Public-sector workers earn this much less than private-sector workers in Ecuador on average.

Private sector 17,260 USD
Public sector 15,700 USD

Child protection officer salary by city in Ecuador

Child protection officer pay is not even across Ecuador. The chart below shows the highest-paying cities in the dataset, followed by the full location table.

  • Santo Domingo
  • Duran
  • Machala
  • Cuenca
  • Manta
  • Guayaquil
  • Quito
  • Portoviejo
LocationTypeAverageMedianRange
Santo DomingoCity8,420 USD6,440 USD4,440-11,040 USD
DuranCity7,620 USD7,300 USD1,580-9,940 USD
MachalaCity7,620 USD5,960 USD1,580-12,520 USD
CuencaCity7,040 USD7,040 USD2,020-12,520 USD
MantaCity6,760 USD5,960 USD4,740-12,840 USD
GuayaquilCity6,440 USD7,300 USD6,000-13,060 USD
QuitoCity6,280 USD5,960 USD5,160-12,180 USD
PortoviejoCity5,200 USD5,620 USD4,400-9,980 USD


Child Protection Officer in Ecuador: FAQs

  • How much does a child protection officer make per month in Ecuador?

    A child protection officer in Ecuador earns about 523 USD a month before tax, based on an annual average of 6,280 USD.

  • What's the salary range for a child protection officer in Ecuador?

    Entry-level child protection officers in Ecuador start near 1,580 USD. Top-end pay reaches around 11,040 USD. The middle 50% of earners sit between 6,480 and 12,840 USD.

  • Is the median child protection officer salary in Ecuador higher or lower than the average?

    The median is 8,780 USD, higher than the average of 6,280 USD. Half of child protection officers in Ecuador earn below the median, half earn above it.

  • What's the gender pay gap for child protection officers in Ecuador?

    Men working as a child protection officer in Ecuador earn around 18% more than women on average (7,620 vs 6,440 USD a year).

  • Do child protection officers in Ecuador get bonuses?

    About 30% of child protection officers in Ecuador reported a bonus in the past 12 months. Reported bonuses ranged from 0% to 4% of base salary.

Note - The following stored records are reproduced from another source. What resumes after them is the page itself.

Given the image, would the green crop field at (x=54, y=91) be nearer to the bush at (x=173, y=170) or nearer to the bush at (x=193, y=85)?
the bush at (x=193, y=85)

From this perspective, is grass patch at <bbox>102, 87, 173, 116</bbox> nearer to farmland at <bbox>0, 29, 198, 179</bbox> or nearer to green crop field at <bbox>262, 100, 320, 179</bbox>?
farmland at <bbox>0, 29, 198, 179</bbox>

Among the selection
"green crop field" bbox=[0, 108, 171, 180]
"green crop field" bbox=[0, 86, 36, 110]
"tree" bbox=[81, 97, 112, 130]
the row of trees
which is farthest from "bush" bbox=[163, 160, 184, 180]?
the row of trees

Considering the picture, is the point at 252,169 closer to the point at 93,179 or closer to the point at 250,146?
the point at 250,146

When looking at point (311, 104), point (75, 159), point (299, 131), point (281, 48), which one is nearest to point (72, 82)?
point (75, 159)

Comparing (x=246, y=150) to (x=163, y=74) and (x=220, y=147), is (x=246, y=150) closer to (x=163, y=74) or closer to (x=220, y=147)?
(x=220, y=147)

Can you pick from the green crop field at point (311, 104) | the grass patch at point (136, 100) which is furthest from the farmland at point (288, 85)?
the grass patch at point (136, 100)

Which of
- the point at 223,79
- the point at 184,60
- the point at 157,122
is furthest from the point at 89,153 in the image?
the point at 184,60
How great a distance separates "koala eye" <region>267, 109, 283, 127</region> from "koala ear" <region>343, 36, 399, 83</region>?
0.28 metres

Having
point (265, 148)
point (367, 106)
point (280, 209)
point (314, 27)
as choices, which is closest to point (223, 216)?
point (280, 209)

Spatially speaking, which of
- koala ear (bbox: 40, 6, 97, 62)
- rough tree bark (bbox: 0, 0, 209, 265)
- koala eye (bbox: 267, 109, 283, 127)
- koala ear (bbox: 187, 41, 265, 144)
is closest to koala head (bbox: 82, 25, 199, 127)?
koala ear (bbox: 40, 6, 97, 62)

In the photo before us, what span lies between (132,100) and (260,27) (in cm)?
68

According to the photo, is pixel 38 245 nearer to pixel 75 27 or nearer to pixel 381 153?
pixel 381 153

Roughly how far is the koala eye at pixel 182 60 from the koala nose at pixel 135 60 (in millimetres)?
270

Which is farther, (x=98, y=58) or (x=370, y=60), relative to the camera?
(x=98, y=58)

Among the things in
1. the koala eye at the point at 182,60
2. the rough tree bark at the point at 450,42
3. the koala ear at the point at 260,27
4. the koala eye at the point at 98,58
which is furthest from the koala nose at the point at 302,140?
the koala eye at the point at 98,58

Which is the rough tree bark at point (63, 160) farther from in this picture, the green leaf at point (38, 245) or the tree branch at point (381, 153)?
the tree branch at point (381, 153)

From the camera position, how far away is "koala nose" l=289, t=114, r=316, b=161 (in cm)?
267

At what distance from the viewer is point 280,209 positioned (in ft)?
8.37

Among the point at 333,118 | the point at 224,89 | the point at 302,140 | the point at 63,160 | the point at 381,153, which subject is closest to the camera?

  • Do child protection officers earn more in the public or private sector in Ecuador?

    In Ecuador, the private sector pays a child protection officer about 9% more on average. Public-sector pay tends to be steadier; private-sector pay tends to offer bigger upside.

  • How often do child protection officers in Ecuador get a pay raise?

    A child protection officer in Ecuador sees a raise of around 9% every 19 months, equivalent to roughly 6% a year.